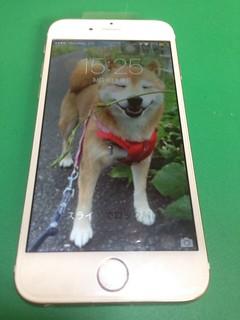 61_iPhone6のフロントパネルガラス割れ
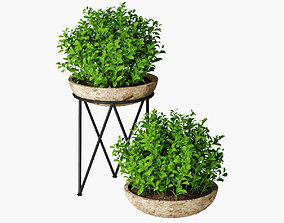 3D small plant 04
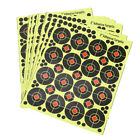 160pcs/10 sheets Shooting Target Glow Florescent Paper Target for Hunting ArroTS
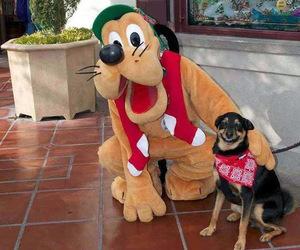 dog, pluto, and funny image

......

Required work
Each line above is to be duplicated exactly, and the pictures are to be omitted.

Solution for this exercise
 61_iPhone6のフロントパネルガラス割れ
 3D small plant 04
 160pcs/10 sheets Shooting Target Glow Florescent Paper Target for Hunting ArroTS
 dog, pluto, and funny image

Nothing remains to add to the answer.